By Scott Monroe smonroe@mainetoday.com
Staff Writer
OAKLAND -- Nathan Natole, 18, was sitting in the living room, playing poker on his Dell laptop computer, about 8:30 p.m.
Outside, a light rain fell and rumbles of thunder echoed in the distance.
The laptop's battery was running low, so Natole told his mother, Pam Natole, that he was going downstairs to his bedroom to plug it in and recharge. He sat on his bed, his back against the wall, with the computer on his lap.
About five minutes later, the house lights flickered after a loud "boom" and a flash of light, which tripped the smoke alarms and a circuit-breaker.

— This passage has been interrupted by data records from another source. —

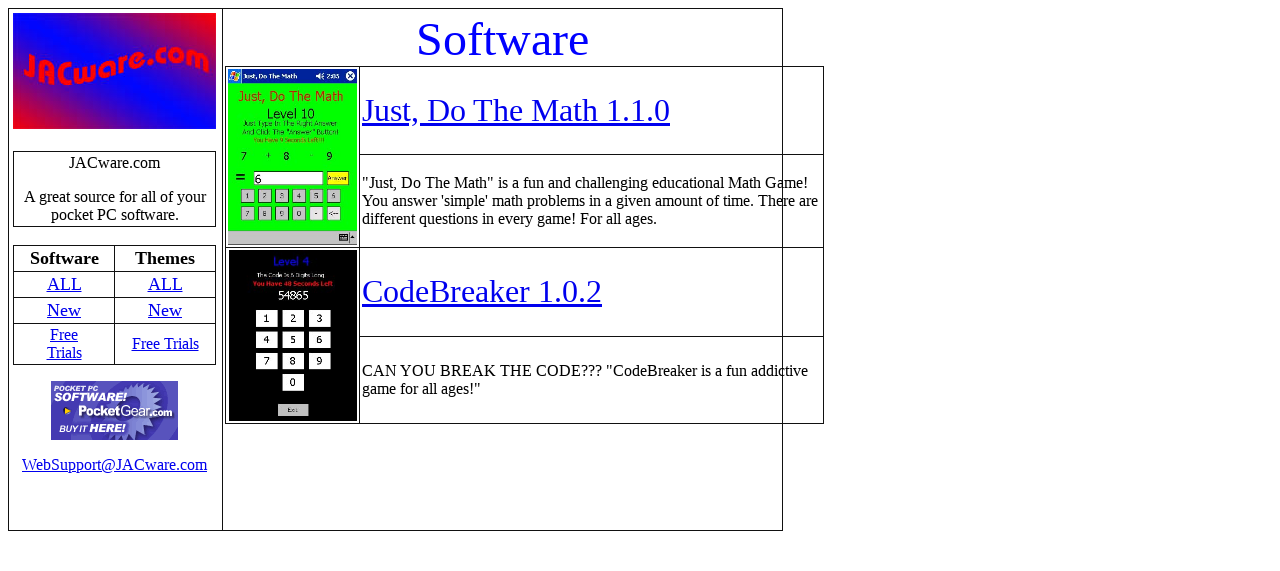

--- FILE ---
content_type: text/html
request_url: http://www.software.jacware.com/software.html
body_size: 1217
content:
<html>

<head>
<meta http-equiv="Content-Language" content="en-us">
<meta name="GENERATOR" content="Microsoft FrontPage 5.0">
<meta name="ProgId" content="FrontPage.Editor.Document">
<meta http-equiv="Content-Type" content="text/html; charset=windows-1252">
<title>JACware</title>
</head>

<body>

<table border="1" cellpadding="2" style="border-collapse: collapse" bordercolor="#111111" width="775" id="AutoNumber8" height="37">
  <tr>
    <td width="1" height="37" valign="top">
    <table border="0" cellpadding="2" style="border-collapse: collapse" bordercolor="#111111" width="17%" id="AutoNumber9">
      <tr>
        <td width="100%">
        <a href="index.html">
        <img border="0" src="Images/myLogoSmall.jpg" width="203" height="116"></a></td>
      </tr>
      <tr>
        <td width="100%">&nbsp;<div align="center">
      <center>
      <table border="1" cellpadding="2" style="border-collapse: collapse" bordercolor="#111111" width="100%" id="AutoNumber10">
        <tr>
          <td width="100%" align="center"><font face="HANA">JACware.com</font><p>
          <font face="HANA">A great source for all of your pocket PC software.</font></td>
        </tr>
      </table>
      </center>
    </div>
        <table border="0" cellpadding="0" cellspacing="0" style="border-collapse: collapse" bordercolor="#111111" width="100%" id="AutoNumber11">
          <tr>
            <td width="100%">&nbsp;</td>
          </tr>
        </table>
    <table border="1" cellpadding="2" style="border-collapse: collapse" bordercolor="#111111" width="100%" id="AutoNumber12">
      <tr>
        <td width="50%" align="center"><b><font size="4" face="Arial Black">
        Software</font></b></td>
        <td width="50%" align="center"><b><font size="4" face="Arial Black">
        Themes </font></b></td>
      </tr>
      <tr>
        <td width="50%" align="center"><font size="4" face="BankGothic Lt BT">
        <a href="software.html">ALL</a></font></td>
        <td width="50%" align="center"><font size="4" face="BankGothic Lt BT">
        <a href="themes.html">ALL</a></font></td>
      </tr>
      <tr>
        <td width="50%" align="center"><font face="BankGothic Lt BT" size="4">
        <a href="newSoft.html">New</a></font></td>
        <td width="50%" align="center"><font face="BankGothic Lt BT" size="4">
        <a href="newThemes.html">New</a></font></td>
      </tr>
      <tr>
        <td width="50%" align="center"><font face="BankGothic Lt BT">
        <a href="freeSoft.html">Free <br>
        Trials</a></font></td>
        <td width="50%" align="center"><font face="BankGothic Lt BT">
        <a href="freeThemes.html">Free Trials</a></font></td>
      </tr>
    </table>
        <p align="center">
        <a href="http://www.pocketgear.com/products_search.asp?developerid=7153">
        <img border="0" src="Images/btpocketgear.gif" width="127" height="59"></a><p align="center">
        <a href="mailto:WebSupport@JACware.com?subject=Web Support">WebSupport@JACware.com</a><br>
&nbsp;</td>
      </tr>
    </table>
    <p>&nbsp;</td>
    <td width="547" height="37" align="center" valign="top">
    <font size="7" color="#0000FF">Software</font><table border="1" cellpadding="2" style="border-collapse: collapse" bordercolor="#111111" width="108%" id="AutoNumber13" height="134">
      <tr>
        <td width="1%" height="114" rowspan="2">
        <p align="center"><a href="JustDoTheMath.html">
        <img border="0" src="Images/mathSS.jpg" width="129" height="176"></a></td>
        <td width="104%" height="57"><font size="6"><a href="JustDoTheMath.html">
        Just, Do The Math 1.1.0</a></font></td>
      </tr>
      <tr>
        <td width="104%" height="57">&quot;Just, Do The Math&quot; is a fun and 
        challenging educational Math Game! You answer 'simple' math problems in 
        a given amount of time. There are different questions in every game! For 
        all ages.</td>
      </tr>
      <tr>
        <td width="1%" height="19" rowspan="2">
        <p align="center">
        <img border="0" src="Images/CodeBreakerPlay.jpg" width="128" height="171"></td>
        <td width="104%" height="10"><font size="6" color="#0000FF">
        <a href="CodeBreaker.html">CodeBreaker 1.0.2</a></font></td>
      </tr>
      <tr>
        <td width="104%" height="9">CAN YOU BREAK THE CODE??? &quot;CodeBreaker is a 
        fun addictive game for all ages!&quot;</td>
      </tr>
    </table>
    </td>
  </tr>
</table>

</body>

</html>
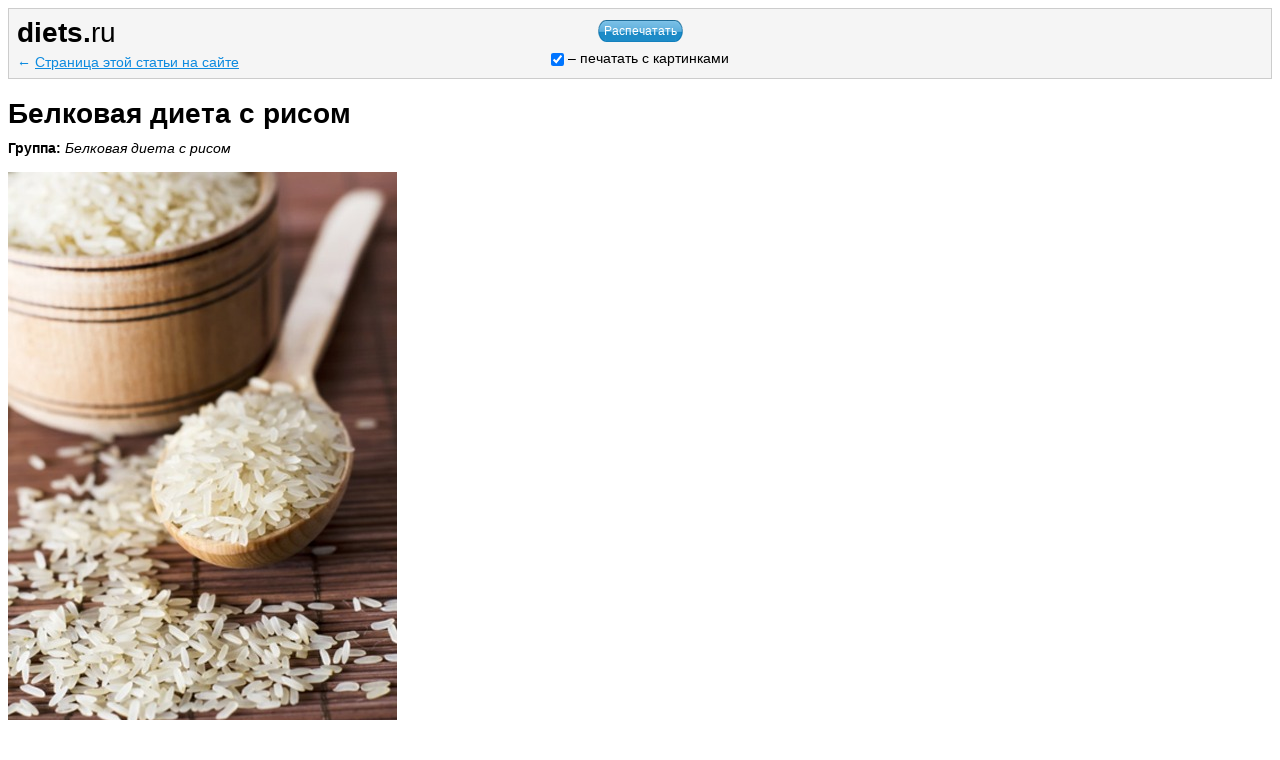

--- FILE ---
content_type: text/html; charset=windows-1251
request_url: https://www.diets.ru/print/359/
body_size: 2551
content:
<!DOCTYPE HTML PUBLIC "-//W3C//DTD HTML 4.01 Transitional//EN">
<html>
<head>
<title>Белковая диета с рисом</title>
<meta http-equiv="Content-Type" content="text/html; charset=windows-1251"/>
<script type="text/javascript" src="/js/libs.js"></script>

  <style type="text/css">
    @media print {
      .hide {
        display: none;
      }
    }
    a:focus {
      outline: none
    }
    input:focus {
      outline: none
    }
    .hide {
      background: #f5f5f5;
      padding: 8px;
      color: #222222;
      border: 1px solid #ccc;
    }
    .lika {
      color: #0E8BDF;
    }
    a {
      color: #0E8BDF;
    }
    a:hover {
      color: red;
    }
    div.logo, div.logo strong {
      color: black;
      font-size: 28px;
      font-family: Verdana, Arial, sans-serif;
      padding-bottom: 5px;
    }
    img {
      border: none;
    }

    .btn85 {
      height: 22px;
      width: 85px;
      color: white;
      background: url(/i/btn85.gif) no-repeat 0 0;
      border: 0;
      font-family: "Trebuchet MS", Verdana, Arial, sans-serif;
      font-size: 12px;
      cursor: pointer;
      padding: 0;
    }
    .btn85:hover {
      background: url(/i/btn85.gif) no-repeat 0 -28px;
    }

    * {
      font-family: Arial, Helvetica, sans-serif;
      font-size: 14px;
    }
    h1 {
      font-size: 28px;
      margin-bottom: 10px;
    }
  </style>

</head>
<body>

  <script>
    function updatePics() {
      $('img').each(function(i) {
        this.style.display = (this.style.display == 'none') ? '' : 'none';
      });
    }
  </script>

<div class="hide">
  <table width="100%" cellpadding="0" cellspacing="0" border="0">
  <tr>
    <td width="250">
      <div class="logo"><strong>diets.</strong>ru</div>
      <span class="lika" style="font-size:14px;">&larr;</span>
      <a style="font-size:14px;" href="https://www.diets.ru/dieta/belkovorisovaja-dieta/">Страница этой статьи на сайте</a>
    </td>
    <td align="center">
      <button class="btn85" onclick="window.print();">Распечатать</button>
      <div style="font-size:13px;padding-top:8px;">
        <label><input checked="checked" onclick="updatePics()" type="checkbox" style="vertical-align:bottom;height:auto;padding:0;margin:0;"> &ndash; печатать с картинками</label>
      </div>
    </td>
    <td width="250"></td>
  </tr>
  </table>
</div>
<h1>Белковая диета с рисом</h1>

        <strong>Группа:</strong>
    <em>Белковая диета с рисом</em>
    <br>
    <br>
  <img class="bbimg" src="/data/cache/2013apr/10/18/1366656_65721nothumb500.jpg" alt="" />
<br /> <br />
<strong class="bb">В рисе кроется секрет долголетия. Это самый распространенный злак на Земле, диетологи считают его идеальным дополнением к белковой пище, так как он заменяет хлеб. Рис содержит необходимые организму вещества и не способствует увеличению веса. Он богат белком и достаточным количеством углеводов, необходимых для сжигания жира в клетках. </strong>
<br /> <br />
Рис для диетического питания следует варить без соли и масла. 150 граммов риса могут заменять 1 стакан молока.
<br /> <br />
<strong class="bb">Меню на неделю</strong>
<br /> <br />
<strong class="bb">Понедельник </strong>
<br /> <br />
<i class="bb">Завтрак:</i> 1 стакан молока, 1 небольшая гренка.<br />
<i class="bb">Обед:</i> 150 граммов риса, 100 граммов салата из сырых овощей. <br />
<i class="bb">Ужин:</i> 100 граммов отварного мяса, 150 граммов салата их сырых овощей, 1 стакан яблочного сока.
<br /> <br />
<strong class="bb">Вторник </strong>
<br /> <br />
<i class="bb">Завтрак:</i> 100 граммов обезжиренного творога, чашка несладкого чая или черного кофе. <br />
<i class="bb">Обед:</i> 150 граммов отварного мяса, 100 граммов риса.<br />
<i class="bb">Ужин:</i> 200 граммов салата из свежих помидоров, репчатого лука, заправленного небольшим количеством растительного масла, 1 стакан томатного сока.
<br /> <br />
<strong class="bb">Среда </strong>
<br /> <br />
<i class="bb">Завтрак:</i> 100 граммов отварного мяса, чашка несладкого чая. <br />
<i class="bb">Обед:</i> 150 граммов отварной рыбы, 150 граммов салата из квашеной капусты с репчатым луком и зеленым горошком. <br />
<i class="bb">Ужин:</i> 150 граммов риса, 1 яблоко. 1 стакан яблочного сока.
<br /> <br />
<strong class="bb">Четверг</strong>
<br /> <br />
<i class="bb">Завтрак:</i> 100 граммов отварной постной свинины, чашка несладкого чая или черного кофе. <br />
<i class="bb">Обед:</i> тарелка овощного супа на нежирном мясном бульоне, небольшой кусочек черного хлеба. <br />
<i class="bb">Ужин:</i> 100 граммов отварного мяса, 150 г раммов риса. 1 стакан яблочного сока.
<br /> <br />
<strong class="bb">Пятница </strong>
<br /> <br />
<i class="bb">Завтрак:</i> 1 стакан молока, 1 гренка. <br />
<i class="bb">Обед:</i> 150 граммов отварной рыбы, 2 вареных картофелины, 100 граммов салата из свежей тертой моркови с небольшим количеством майонеза. <br />
<i class="bb">Ужин:</i> 100 граммов отварной нежирной баранины, 150 граммов салата из свежих овощей.
<br /> <br />
<strong class="bb">Суббота </strong>
<br /> <br />
<i class="bb">Завтрак:</i> 1 яйцо всмятку, чашка несладкого чая. 2 пресных печенья. <br />
<i class="bb">Обед:</i> 100 граммов риса, 100 граммов отварного мяса. <br />
<i class="bb">Ужин:</i> 200 граммов отварной рыбы, 100 граммов салата из фруктов (яблок, слив, груш, апельсинов), чашка апельсинового сока.
<br /> <br />
<strong class="bb">Воскресенье</strong>
<br /> <br />
<i class="bb">Завтрак:</i> 100 граммов диетических сосисок, 1 гренка, чашка несладкого чая или черного кофе. <br />
<i class="bb">Обед:</i> 100 граммов риса, 150 граммов салата из сырых овощей, заправленного растительным маслом. <br />
<i class="bb">Ужин:</i> 200 граммов отварной нежирной баранины, 100 граммов салата из квашеной капусты с репчатым луком и зеленым горошком.
<br /> <br />
<strong class="bb">Противопоказания:</strong> перед использованием диеты необходима консультация специалиста или диетолога.
<br /> <br />
<i class="bb">Статьи по данной теме:</i><br />
<a href="https://www.diets.ru/article/240699/">Рисовая диета – в чем ее загадка?</a>
<br>
<br>
<b>Адрес этой статьи:</b> https://www.diets.ru/dieta/belkovorisovaja-dieta/
<br>
<strong>&copy; Diets.ru</strong>
<br>
<br>
</body>
</html>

Pam ran to the top of the stairs and yelled, "Nate, are you all right?"
Silence.
Downstairs, she found her son "in a full seizure," blood spilling from his mouth because he had bit his tongue. She called 911 and was told to try and flatten out his shaking body.
"As I grabbed his legs I felt the electricity in my hands," Pam said. "Then he went limp."
The lightning strike happened July 21 and Nathan Natole spent two days in the hospital before returning to his Oak Street home.
In a recent interview, Natole said he's been feeling fine and the only lasting evidence of the incident is a scar on his left leg and a small patch of scorched hair on the back of his head. Natole recently graduated from Messalonskee High School and plans to attend Husson University in Bangor this fall, majoring in hospitality management.
Although the National Weather Service says the odds that you'll be struck by lightning in a given year is one in 750,000, Natole's experience come on the heels of a similar case nearby.
Vicki Nadeau, 20, of Winslow, was apparently struck by a bolt of lightning on June 20 in Waterville. Nadeau, a waitress at Ruby Tuesday, was walking out to the parking lot during a storm when she was zapped and thrown back against a wall, leaving her bloodied and burned.
John Jensenius is a warning coordination meteorologist for the National Weather Service in Maine and a national spokesman for lightning awareness. Jensenius said the two cases of lightning striking people -- in Waterville and Oakland -- are the only cases he's aware of so far this year in Maine.
"It's fairly unusual for people to be struck by lightning, but at the same time it's probably not as unusual as people think," Jensenius said. "But it is unusual to have two people being struck and injured in two separate incidents so close together."
It's estimated between 500 and 600 people are hit by lightning in the U.S. each year, Jensenius said, and about one in 10 people are killed. As of Thursday, 21 Americans had died from lightning strikes, according to Jensenius, and Maine has had five fatalities during the last decade.
Nathan Natole said he has no memory of the lightning strike; one minute he was using the laptop, the next he was in the emergency room at Inland Hospital in Waterville. Pam said her son started to show signs of consciousness in the ambulance.
On a stretcher and wearing a neck brace, Natole was taken by ambulance from Inland to Eastern Maine Medical Center in Bangor in case he needed the services of a trauma unit. He had never had a seizure before.
Natole under went X-rays and tests during two days at the hospital and was determined to be OK. Pam Natole said her son was "quite the attraction" in Bangor -- hospital officials were interested in his case, since it appeared that the electrical current had traveled through both his heart and brain.
Coincidentally, Natole said he had been diagnosed with Mononucleosis earlier that week and said he was feeling more pain from the viral illness than from being zapped by lightning. Natole said he planned to have an eye exam over possible after-effects involving cataracts.
His laptop appeared to be unharmed by the lightning strike.
"I'm just happy to be alive," he said. "I am a little nervous about storms now.
For Pam Natole, the experience has been a wake-up call to be extra careful when a storm is nearby.
"It's a good lesson," she said. "People need to think twice."
Jensenius said it's important for people to realize that you're only safe if inside a hard-topped metal vehicle or a building and away from anything that could conduct electricity.
"If you can hear thunder, you're within striking distance of a storm," Jensenius said. "Even if it's a distant rumble. You can hear thunder about 10 miles away."